Mass gatherings in Israel put vaccines to the test
Israel's vaccination campaign has effectively ended already.
"We're not seeing more people get vaccinated - it's pretty rare at this point," Zimlichman said. "Those that wanted to get vaccinated had more than enough opportunities at every age level over the age of 16."
Now the country's vaccination rate is being put to the test by mass gatherings.
In late April, tens of thousands of Israelis gathered in Galilee for Lag B'Omer, a Jewish holiday - the largest public gathering in Israel since the start of the pandemic. A stampede at the event killed dozens and left around 150 people hospitalized.
Then last month, many Israelis crowded in bomb shelters amid the violent clashes between Israel and Gaza.
All the while, infections continued to drop: Israel's average weekly coronavirus cases have declined 80% in the last month.
"If you came to Israel, the sense would be that this is a country that doesn't have any COVID," Eyal Leshem, an infectious-disease specialist at Sheba Medical Center, told Insider.

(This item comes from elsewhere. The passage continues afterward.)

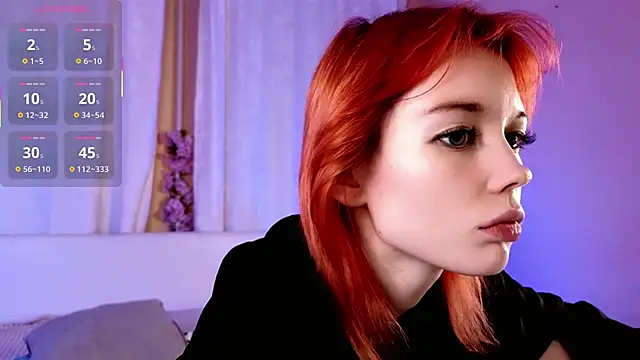 kiara_dream - Kiara_Dream's free webcam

Israel is still closed to most travelers
Part of Israel's success may have to do with the nation's tight travel restrictions. It's is still closed off to most tourists, and incoming travelers are required to quarantine for two weeks, then take a COVID-19 test on their ninth day in the country.
Israeli citizens must get special permission to travel to nine countries where infection rates are high or coronavirus variants are spreading widely: Argentina, Brazil, Ethiopia, India, Mexico, Russia, South Africa, Turkey, and Ukraine.
The US, by contrast, just recommends that Americans avoid countries with high transmission. Residents are allowed back into the US by presenting a negative COVID-19 test. Fully vaccinated Americans don't have to quarantine after returning to the country.
"We're much bigger than Israel and we also have a lot more people that are coming in and going out of the country," Alfaro-Murillo said. "I don't feel like this is going to be over until the whole world is where Israel is right now."